### Task directions
Could you restate the entries word for word, without the images?

### Stored data
---*---

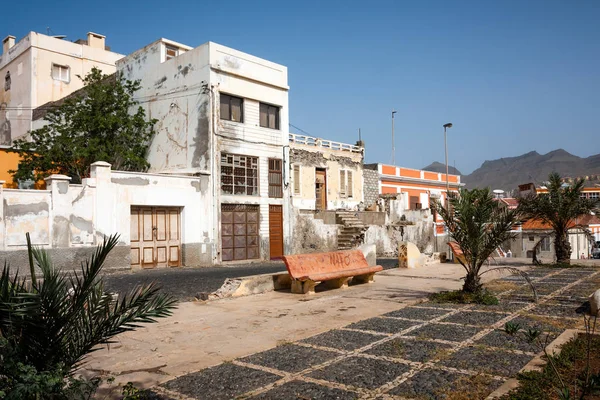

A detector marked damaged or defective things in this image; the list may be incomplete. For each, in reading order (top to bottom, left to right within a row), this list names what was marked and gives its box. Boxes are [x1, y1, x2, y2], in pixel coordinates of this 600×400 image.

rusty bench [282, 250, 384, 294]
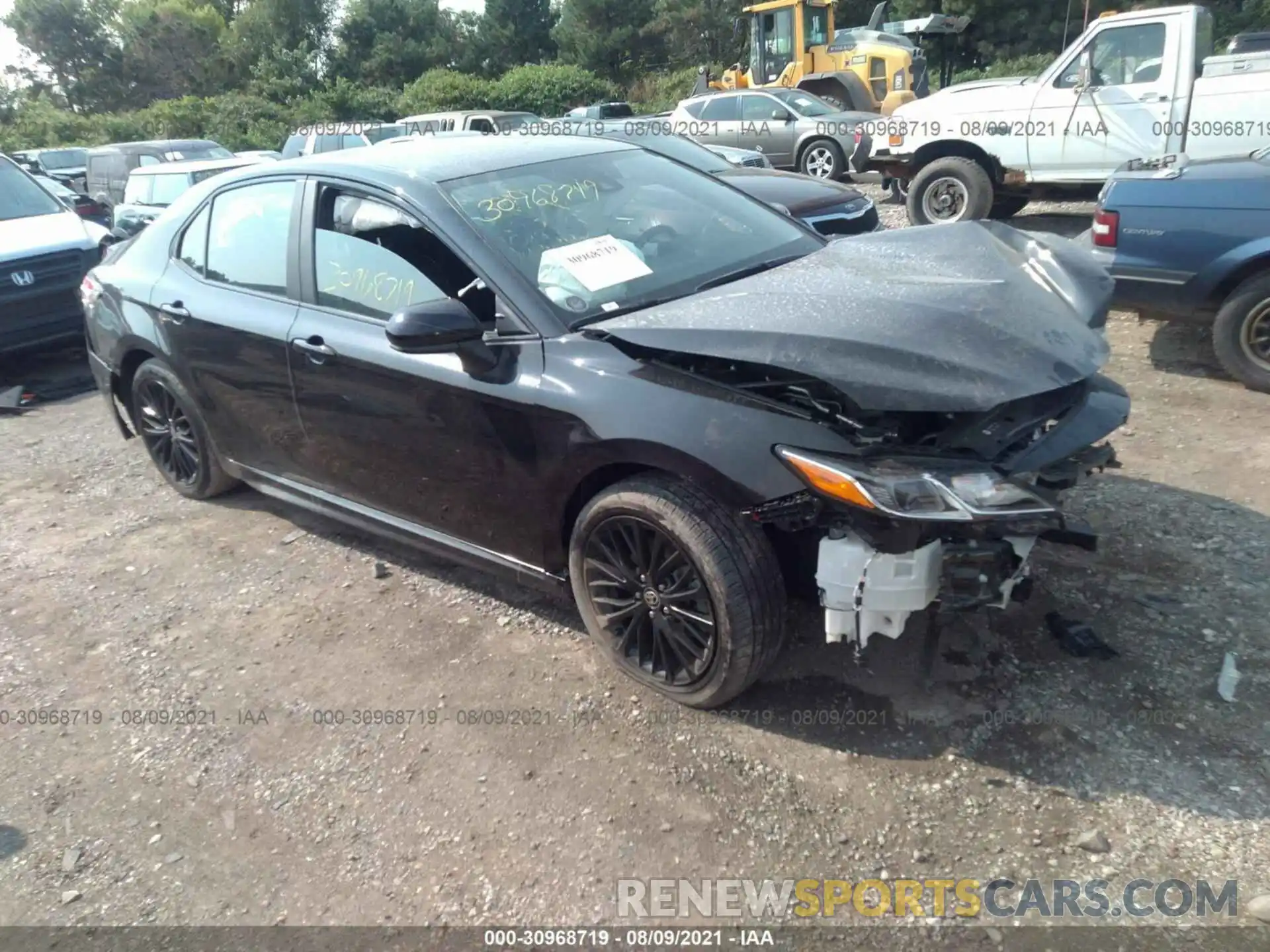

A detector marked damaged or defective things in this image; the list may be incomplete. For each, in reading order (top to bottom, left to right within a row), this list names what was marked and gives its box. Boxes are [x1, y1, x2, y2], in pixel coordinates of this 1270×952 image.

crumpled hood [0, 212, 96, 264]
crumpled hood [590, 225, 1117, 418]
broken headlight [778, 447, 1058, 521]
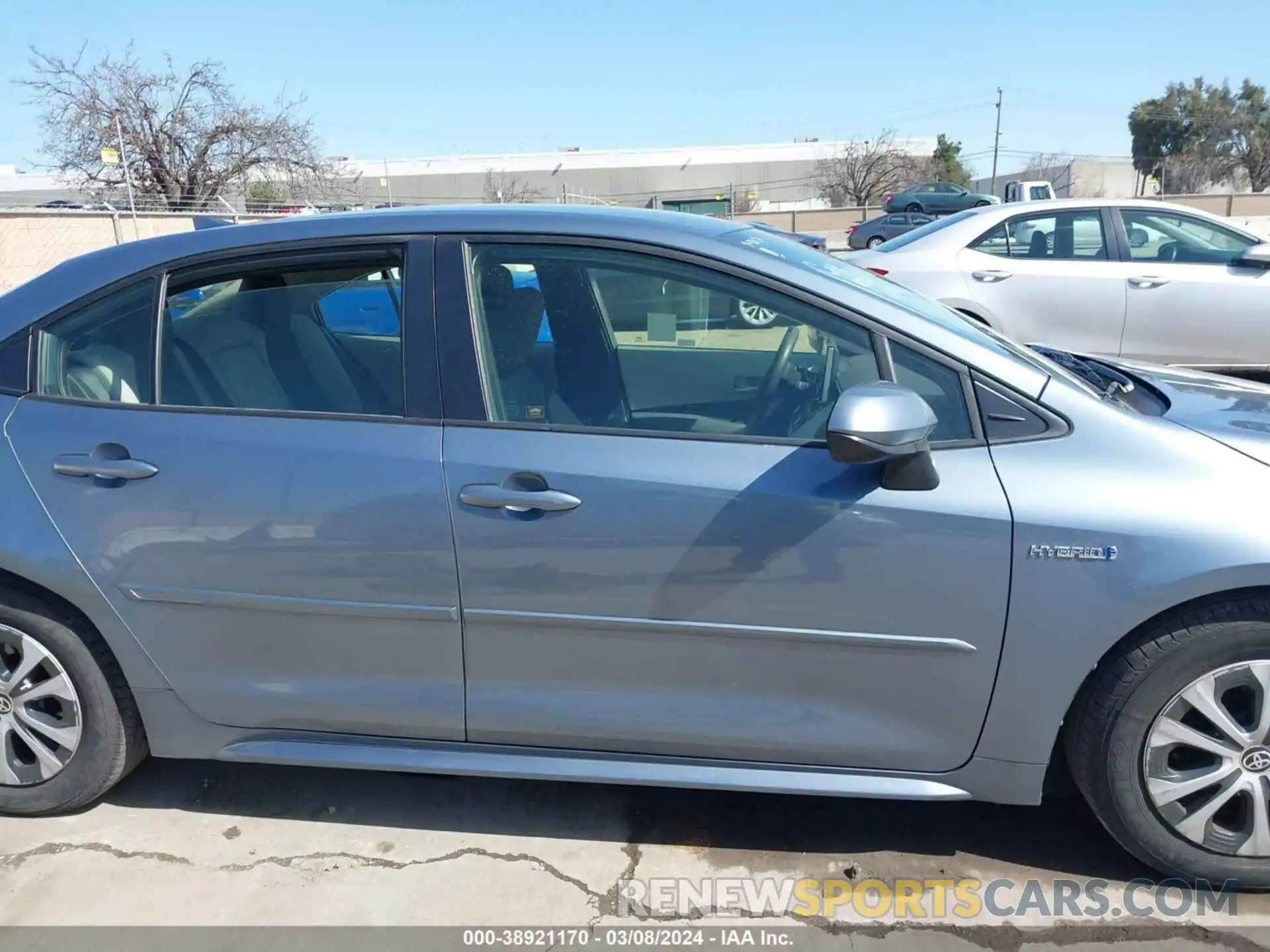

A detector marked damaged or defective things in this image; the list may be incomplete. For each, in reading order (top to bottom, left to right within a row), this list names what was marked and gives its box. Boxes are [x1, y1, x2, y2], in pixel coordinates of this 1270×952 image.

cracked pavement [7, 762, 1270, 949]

---*---

### Response area
A detector marked damaged or defective things in this image; the list may be incomplete. For each, in reading order (top to bottom, left to right within a row), this list names what was marked and gives its box. Boxes are [x1, y1, x2, y2], in pixel coordinates of this 600×400 image.

rusty bench [282, 250, 384, 294]

A detector marked damaged or defective things in this image; the list may be incomplete. For each, in reading order (top to bottom, left to right within a row), this list names what was marked and gives its box. Boxes are [x1, y1, x2, y2], in pixel coordinates of this 1270×952 image.

crumpled hood [0, 212, 96, 264]
crumpled hood [590, 225, 1117, 418]
broken headlight [778, 447, 1058, 521]

A detector marked damaged or defective things in this image; the list may be incomplete. For each, in reading order (top to bottom, left to right within a row), this list names what was marked and gives its box. Boxes are [x1, y1, x2, y2], in pixel coordinates of this 1270×952 image.

cracked pavement [7, 762, 1270, 949]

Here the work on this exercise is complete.